Supplied records.
═══

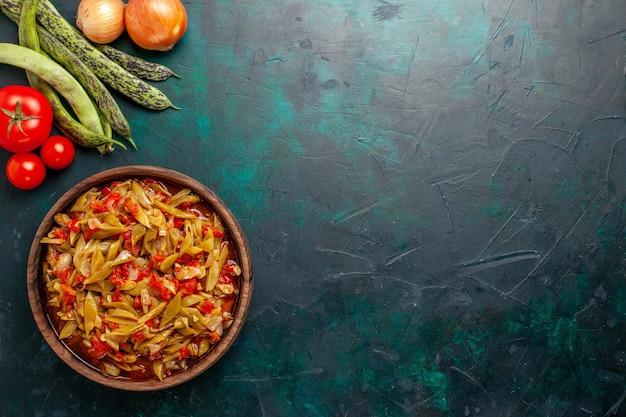 Bovenaanzicht gesneden groentemaal met verschillende ingrediënten binnen plaat op donkerblauwe achtergrond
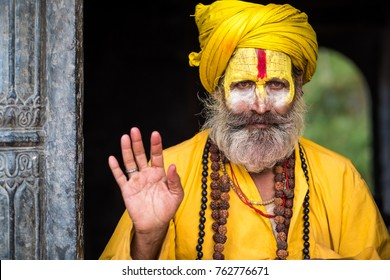 Kathmandu, Nepal - 06 October 2017: sadhu in colourful clothes and painted face in Kathmandu city, Nepal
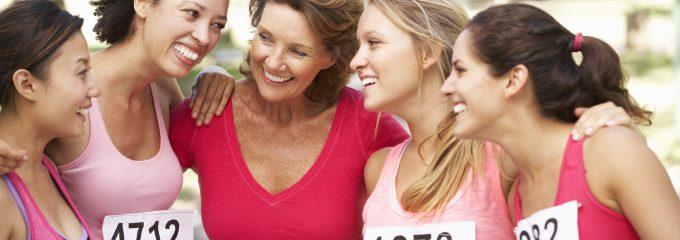 women huddling at a marathon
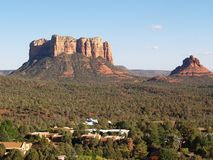 Sedona, chapel view. Sedona: Courthouse Butte and Bell Rock with housing in foreground royalty free stock image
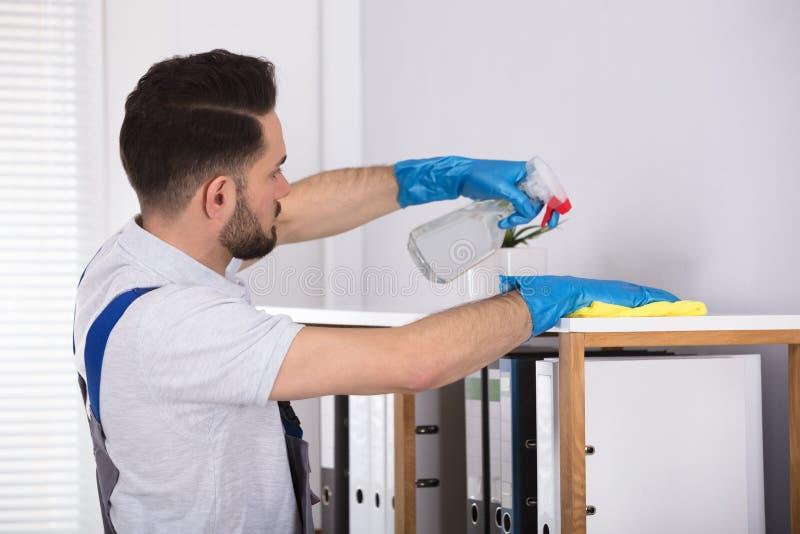 Manlig rengöringsmedellokalvårdhylla på arbetsplatsen arkivbild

═══

Problem description. In the answer, include exactly the lines from the one containing "Kathmandu, Nepal - 06" through the end of the records above and no pictures at all.

Output.
 Kathmandu, Nepal - 06 October 2017: sadhu in colourful clothes and painted face in Kathmandu city, Nepal
 women huddling at a marathon
 Sedona, chapel view. Sedona: Courthouse Butte and Bell Rock with housing in foreground royalty free stock image
 Manlig rengöringsmedellokalvårdhylla på arbetsplatsen arkivbild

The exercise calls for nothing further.